**TASK BRIEF**: Pick up the short profile of watch designer Yvan Arpa below right after its final sentence and keep writing it.

**EXTRACT TO READ**:
Y. Arpa is a Swiss watch designer. He started his career as a mathematics professor who, after participating in professional martial art combats in Thailand and crossing Papua New Guinea by foot, came back to his roots in Switzerland.

In 1997, he joined the Richemont Group for Baume & Mercier as the Managing Director for Switzerland and as 
Sales Director for Europe and Asia.

From 2002 to 2006 he acted as the Managing Director for Hublot participating in the launch of the Big Bang.

From 2006 to 2009 he was the CEO of Romain Jerome introducing watches with rusted steel from the Titanic or real moon dust.
 	
In 2009 Yvan Arpa created his own company called Luxury Artpieces for which he launched the brands below :

-Black Belt Watch is inspired by the seven virtues, the samurai code of conduct, associated with the Bushido warrior.
The brand proposes also a watch only for people who defends a black belt in Martial Arts.

**DATA BELOW**:
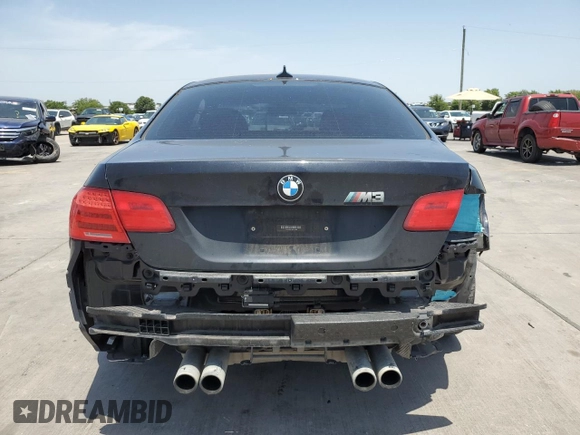2013 BMW M3 with VIN WBSKG9C51DJ593599, listed as a Copart auction lot 61755564 with 92,420 mi miles and Salvage Title. Bid and sale history available at carsss.com. Image 6.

**RESPONSE**:
-ArtyA : The brand is characterized by the unconventional raw materials it uses as butterfly wings, real bullets, fossilized dinosaur droppings, real spiders, boxes struck by lightning, tobacco leaves etc.

From 2010 to 2011, he acted as COO of Jacob&Co.

At Basel World 2013, he launched Spero Lucem, named in honor of his birth city Geneva.
For this brand, Yvan Arpa also created some pens and some knives.

At last, Yvan Arpa personalized a motorbike, which took more than 1'000 hours to sculpt and customize, with heavy artillery incrusted at the back, in the shape of a XXL shaped bullet belt.

In 2016, Yvan Arpa designed the smartwatch Gear S3 for Samsung, which is the first smartwatch using high-end watchmaking codes.
He also presents the Samsung Gear S3 in Berlin, at its International Launch Event.

According to hodinkee and due to his incredible life history "Yvan Arpa is a strong candidate to be the Most interesting Man in the World, Swiss Edition"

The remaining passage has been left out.